Graph: bayesian estimation over 4 years
 
R-script
pop=seq(1,100,1) #100 balls
par(mfrow=c(4,1),mar=c(2,2,1,1)) #set up graph

#define prior on # of red balls amongst 100 white balls
nextprior=NULL
prior=c(rep(0.05,10),(rep((0.5)/90,90))) #prior of red balls

#observations of red balls on sample of 40 with repl. 
obs=c(3,5,8,10)

#assumed growth matrix
growth=0.2 #probability  of red ball multiplication
nextgen=matrix(data=0,ncol=100,nrow=100) #"next generation matrix"
for(i in 1:ncol(nextgen)){
  for(t in 1:nrow(nextgen)){
    nextgen[t,i]=dbinom(i-t,t,growth)  }
}

#bayesian update cycle
for(k in 1:length(obs)){

lik=dbinom(obs[k],40,(pop/100)) #likelihood of sampling of 40 balls
post=lik*prior/sum(lik*prior);sum(post) #posterior
nextprior=post%*%nextgen #posterior multiplied with next gen becomes prior of the next round

plot(lik,col="white",cex=0.01,xlim=c(0,100),xlab="red ball estimate",ylab="density") #initialize plot
lines(prior,col="red"); lines(lik,col="blue"); lines(post,col="green"); lines(as.vector(nextprior),col="orange") 
legend("topright",legend=c("prior","lik","posterior","next gen prior"),col=c("red","blue","green","orange"),bg="white",lwd=2)

prior=as.vector(nextprior)
}

 A: That sounds like a kind of hierarchical structure, which might be easier to think of in terms of steps.

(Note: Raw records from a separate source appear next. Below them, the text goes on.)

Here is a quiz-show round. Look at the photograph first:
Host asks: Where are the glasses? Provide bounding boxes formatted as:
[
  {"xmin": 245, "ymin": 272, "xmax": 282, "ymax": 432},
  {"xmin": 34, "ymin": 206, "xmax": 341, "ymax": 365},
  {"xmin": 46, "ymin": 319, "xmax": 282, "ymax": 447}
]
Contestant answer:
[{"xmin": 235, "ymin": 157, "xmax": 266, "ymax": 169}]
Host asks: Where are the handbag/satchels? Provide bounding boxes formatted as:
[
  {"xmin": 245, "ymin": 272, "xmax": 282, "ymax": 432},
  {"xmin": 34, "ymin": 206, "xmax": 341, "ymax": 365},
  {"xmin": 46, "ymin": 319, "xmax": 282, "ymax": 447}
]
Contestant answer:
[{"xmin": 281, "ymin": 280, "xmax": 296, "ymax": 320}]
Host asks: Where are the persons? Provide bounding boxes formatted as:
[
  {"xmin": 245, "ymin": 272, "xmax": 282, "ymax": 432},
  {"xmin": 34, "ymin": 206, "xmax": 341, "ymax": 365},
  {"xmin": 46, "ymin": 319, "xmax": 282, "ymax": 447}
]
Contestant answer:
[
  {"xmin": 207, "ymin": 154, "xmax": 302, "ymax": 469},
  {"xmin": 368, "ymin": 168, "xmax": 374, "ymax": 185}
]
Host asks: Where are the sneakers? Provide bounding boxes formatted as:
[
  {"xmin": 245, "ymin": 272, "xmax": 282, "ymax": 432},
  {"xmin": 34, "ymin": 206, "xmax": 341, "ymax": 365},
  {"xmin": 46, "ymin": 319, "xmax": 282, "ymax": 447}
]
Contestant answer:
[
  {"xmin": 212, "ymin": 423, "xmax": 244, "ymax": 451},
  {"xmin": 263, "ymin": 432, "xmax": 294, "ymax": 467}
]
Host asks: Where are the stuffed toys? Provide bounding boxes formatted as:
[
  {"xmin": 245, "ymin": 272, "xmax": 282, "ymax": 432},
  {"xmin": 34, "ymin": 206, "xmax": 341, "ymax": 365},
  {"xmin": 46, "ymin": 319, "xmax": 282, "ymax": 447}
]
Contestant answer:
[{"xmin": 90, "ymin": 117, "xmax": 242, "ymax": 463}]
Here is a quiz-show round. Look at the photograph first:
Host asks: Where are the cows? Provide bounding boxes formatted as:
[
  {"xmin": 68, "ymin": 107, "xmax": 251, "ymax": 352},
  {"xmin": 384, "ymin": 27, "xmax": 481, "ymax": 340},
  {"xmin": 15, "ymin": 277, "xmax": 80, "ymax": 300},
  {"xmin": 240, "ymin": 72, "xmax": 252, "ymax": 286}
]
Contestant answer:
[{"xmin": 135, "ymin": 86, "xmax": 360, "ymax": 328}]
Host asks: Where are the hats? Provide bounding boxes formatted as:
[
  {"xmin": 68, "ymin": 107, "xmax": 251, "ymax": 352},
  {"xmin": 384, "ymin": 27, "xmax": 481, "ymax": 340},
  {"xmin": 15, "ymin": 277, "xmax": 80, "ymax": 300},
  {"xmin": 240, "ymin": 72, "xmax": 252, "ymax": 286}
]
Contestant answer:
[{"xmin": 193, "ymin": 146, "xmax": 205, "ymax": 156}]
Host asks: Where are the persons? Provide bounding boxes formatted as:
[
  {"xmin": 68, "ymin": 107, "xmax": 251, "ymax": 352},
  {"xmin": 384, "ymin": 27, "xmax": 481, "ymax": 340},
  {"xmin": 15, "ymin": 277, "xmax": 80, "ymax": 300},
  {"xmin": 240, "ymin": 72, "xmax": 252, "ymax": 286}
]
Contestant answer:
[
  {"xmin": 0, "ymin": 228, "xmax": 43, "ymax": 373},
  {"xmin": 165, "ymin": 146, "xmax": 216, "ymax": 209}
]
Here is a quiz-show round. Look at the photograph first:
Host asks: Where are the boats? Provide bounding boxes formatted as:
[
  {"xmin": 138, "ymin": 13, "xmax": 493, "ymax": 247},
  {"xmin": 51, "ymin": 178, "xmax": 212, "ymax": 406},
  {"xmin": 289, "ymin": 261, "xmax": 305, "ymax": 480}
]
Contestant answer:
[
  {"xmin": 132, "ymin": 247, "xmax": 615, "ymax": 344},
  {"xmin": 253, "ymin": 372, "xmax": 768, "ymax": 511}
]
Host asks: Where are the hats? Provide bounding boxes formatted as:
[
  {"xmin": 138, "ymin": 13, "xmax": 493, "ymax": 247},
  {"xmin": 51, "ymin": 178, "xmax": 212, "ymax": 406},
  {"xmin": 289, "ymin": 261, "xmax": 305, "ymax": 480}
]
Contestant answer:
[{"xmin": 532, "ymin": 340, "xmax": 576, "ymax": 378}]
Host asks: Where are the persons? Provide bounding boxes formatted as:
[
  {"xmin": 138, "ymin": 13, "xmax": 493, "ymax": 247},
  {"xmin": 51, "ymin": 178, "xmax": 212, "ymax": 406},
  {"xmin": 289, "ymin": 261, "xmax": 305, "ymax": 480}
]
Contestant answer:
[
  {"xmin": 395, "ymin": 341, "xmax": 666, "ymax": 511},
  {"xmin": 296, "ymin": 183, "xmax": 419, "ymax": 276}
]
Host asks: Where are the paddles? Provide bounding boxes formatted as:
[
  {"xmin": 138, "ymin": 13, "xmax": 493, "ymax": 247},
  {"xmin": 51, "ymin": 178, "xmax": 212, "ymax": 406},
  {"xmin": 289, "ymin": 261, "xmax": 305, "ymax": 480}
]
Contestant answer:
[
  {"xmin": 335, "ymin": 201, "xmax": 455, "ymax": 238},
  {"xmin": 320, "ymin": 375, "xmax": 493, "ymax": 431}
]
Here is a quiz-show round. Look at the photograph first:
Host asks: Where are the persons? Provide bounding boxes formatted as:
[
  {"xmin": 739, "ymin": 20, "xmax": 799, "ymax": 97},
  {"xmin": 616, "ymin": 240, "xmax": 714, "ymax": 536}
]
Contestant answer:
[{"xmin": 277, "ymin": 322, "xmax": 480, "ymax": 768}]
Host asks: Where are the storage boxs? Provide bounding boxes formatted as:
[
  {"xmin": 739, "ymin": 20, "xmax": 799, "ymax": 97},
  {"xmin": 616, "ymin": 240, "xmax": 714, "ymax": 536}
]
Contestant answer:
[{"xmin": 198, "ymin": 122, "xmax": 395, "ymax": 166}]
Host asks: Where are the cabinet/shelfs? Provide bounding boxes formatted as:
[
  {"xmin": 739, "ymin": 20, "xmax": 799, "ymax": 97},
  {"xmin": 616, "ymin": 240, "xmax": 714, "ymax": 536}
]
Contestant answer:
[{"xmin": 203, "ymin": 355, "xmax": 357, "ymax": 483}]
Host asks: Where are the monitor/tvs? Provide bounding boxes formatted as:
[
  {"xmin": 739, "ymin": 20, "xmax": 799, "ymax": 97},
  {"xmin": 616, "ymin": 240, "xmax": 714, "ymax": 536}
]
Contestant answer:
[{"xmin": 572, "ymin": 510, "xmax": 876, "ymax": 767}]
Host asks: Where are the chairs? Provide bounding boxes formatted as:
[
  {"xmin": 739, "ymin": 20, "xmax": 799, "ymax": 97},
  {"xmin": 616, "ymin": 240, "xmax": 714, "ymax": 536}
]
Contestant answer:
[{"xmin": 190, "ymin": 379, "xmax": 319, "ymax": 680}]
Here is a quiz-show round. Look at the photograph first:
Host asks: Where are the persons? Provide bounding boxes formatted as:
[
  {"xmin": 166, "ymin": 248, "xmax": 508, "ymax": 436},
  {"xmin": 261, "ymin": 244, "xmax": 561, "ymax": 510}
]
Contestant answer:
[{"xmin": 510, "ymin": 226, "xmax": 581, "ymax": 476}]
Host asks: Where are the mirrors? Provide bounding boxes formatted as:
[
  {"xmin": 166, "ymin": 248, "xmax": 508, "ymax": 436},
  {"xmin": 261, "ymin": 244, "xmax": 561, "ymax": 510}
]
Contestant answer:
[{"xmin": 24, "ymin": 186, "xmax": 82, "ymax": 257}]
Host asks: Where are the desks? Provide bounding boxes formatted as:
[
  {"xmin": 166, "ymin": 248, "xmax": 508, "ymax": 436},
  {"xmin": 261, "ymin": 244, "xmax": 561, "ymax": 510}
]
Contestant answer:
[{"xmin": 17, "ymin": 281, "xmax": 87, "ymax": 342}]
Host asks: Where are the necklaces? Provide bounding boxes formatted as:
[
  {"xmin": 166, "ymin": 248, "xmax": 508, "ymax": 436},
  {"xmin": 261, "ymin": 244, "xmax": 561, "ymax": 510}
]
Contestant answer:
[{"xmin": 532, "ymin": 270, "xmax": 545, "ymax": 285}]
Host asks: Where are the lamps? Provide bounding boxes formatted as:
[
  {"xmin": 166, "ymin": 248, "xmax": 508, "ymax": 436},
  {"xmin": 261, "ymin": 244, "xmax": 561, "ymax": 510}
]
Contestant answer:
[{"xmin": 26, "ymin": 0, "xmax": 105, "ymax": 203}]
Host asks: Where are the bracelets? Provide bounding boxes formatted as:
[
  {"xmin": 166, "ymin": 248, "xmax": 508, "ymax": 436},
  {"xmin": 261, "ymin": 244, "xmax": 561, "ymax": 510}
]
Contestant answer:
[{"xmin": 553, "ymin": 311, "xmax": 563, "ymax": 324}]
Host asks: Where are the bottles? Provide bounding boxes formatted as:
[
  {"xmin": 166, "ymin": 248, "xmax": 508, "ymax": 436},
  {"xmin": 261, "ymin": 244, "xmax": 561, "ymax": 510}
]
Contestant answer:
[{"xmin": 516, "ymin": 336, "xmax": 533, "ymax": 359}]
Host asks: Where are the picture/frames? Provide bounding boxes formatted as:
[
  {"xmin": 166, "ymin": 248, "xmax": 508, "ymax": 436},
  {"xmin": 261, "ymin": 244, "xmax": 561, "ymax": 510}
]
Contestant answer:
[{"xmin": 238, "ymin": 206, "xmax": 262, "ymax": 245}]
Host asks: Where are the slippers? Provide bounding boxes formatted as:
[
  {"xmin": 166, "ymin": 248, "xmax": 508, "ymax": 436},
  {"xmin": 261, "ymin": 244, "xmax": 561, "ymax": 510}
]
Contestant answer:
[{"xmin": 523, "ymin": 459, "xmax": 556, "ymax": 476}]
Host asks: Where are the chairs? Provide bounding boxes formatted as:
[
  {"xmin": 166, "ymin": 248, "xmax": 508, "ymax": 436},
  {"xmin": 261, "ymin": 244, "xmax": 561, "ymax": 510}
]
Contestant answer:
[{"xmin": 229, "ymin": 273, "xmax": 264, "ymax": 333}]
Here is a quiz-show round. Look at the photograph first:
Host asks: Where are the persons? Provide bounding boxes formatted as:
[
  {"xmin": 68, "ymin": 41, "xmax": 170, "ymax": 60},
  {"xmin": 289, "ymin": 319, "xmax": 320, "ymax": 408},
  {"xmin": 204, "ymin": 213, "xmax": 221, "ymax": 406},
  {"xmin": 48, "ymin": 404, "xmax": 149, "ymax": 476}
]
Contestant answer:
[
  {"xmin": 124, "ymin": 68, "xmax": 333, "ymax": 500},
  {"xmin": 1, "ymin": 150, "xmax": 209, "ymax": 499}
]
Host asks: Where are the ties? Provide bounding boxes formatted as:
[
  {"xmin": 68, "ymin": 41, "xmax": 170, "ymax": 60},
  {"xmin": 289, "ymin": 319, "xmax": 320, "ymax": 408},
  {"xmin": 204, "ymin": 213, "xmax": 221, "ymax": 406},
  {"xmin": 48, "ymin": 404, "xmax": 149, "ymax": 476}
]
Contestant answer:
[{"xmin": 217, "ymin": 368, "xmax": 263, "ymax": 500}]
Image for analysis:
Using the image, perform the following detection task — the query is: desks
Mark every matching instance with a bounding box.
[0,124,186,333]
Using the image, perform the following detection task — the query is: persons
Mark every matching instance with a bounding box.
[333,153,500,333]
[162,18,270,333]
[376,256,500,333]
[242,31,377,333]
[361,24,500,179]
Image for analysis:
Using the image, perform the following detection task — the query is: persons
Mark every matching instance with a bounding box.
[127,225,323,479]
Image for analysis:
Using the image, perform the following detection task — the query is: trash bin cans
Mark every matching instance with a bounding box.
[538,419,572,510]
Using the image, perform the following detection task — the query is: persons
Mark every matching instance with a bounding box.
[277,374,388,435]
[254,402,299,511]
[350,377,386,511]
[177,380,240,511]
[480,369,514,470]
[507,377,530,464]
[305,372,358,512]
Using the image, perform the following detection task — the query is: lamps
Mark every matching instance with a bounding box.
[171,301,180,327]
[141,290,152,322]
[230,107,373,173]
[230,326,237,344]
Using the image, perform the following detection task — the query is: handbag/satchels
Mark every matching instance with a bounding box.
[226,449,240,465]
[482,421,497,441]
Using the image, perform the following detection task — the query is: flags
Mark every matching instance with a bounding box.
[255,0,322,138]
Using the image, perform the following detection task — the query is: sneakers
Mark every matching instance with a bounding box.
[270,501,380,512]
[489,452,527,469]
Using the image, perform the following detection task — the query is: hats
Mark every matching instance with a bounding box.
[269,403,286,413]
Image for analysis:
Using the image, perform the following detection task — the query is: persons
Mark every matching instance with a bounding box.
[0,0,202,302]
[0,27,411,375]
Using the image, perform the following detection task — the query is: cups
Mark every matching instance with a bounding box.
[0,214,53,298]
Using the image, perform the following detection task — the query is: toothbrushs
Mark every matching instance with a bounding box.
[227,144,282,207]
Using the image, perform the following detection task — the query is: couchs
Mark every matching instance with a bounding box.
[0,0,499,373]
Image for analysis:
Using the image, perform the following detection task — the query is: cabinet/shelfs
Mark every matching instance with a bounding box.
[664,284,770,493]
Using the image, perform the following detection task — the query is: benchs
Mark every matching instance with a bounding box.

At the first draw, the infection rate I will assume is irrelevant. Let $X_1$ denote the number of red balls when you start. Then,
$$
p(X_1|Y_1)\propto p(Y_1|X_1)p(X_1).
$$
Between samples $Y_1$ and $Y_2$, you have that some balls may be infected. The probability of this is $\theta$, so
$$
X_2|X_1,  \theta\sim Bin(N-X_1, \, \theta).
$$
Now it gets messy, and I'm not very sure about the following, but I think this is a way to get started at least. The posterior is
$$
p(X_{1:2}, \theta|Y_{1:2})\propto p(Y_{1:2}, X_{1:2}, \theta)=p(Y_{1:2}|X_{1:2}, \theta)p(X_{1:2}, \theta).
$$
The first term may be split up:
$$
p(Y_2|Y_1, X_{1:2}, \theta)p(Y_1|X_{1:2}, \theta)=p(Y_2|X_2)p(Y_1|X_1),
$$
which follows from the number of infected balls sampled being independent of all parameters but the number of infected balls at that instance.
The second term may also be rewritten a little:
$$
p(X_{1:2}, \theta)=p(X_2|X_1, \theta)p(X_1|\theta)p(\theta)=p(X_2|X_1, \theta)p(X_1)p(\theta).
$$
Together, this yields
$$
p(X_{1:2}, \theta|Y_{1:2})\propto p(Y_2|X_2)p(Y_1|X_1)p(X_2|X_1, \theta)p(X_1)p(\theta)\\
\propto p(Y_2|X_2)p(X_2|X_1, \theta)p(X_1|Y_1)p(\theta).
$$
And if this is correct, you should be able to use the same strategy for subsequent years to update the inference.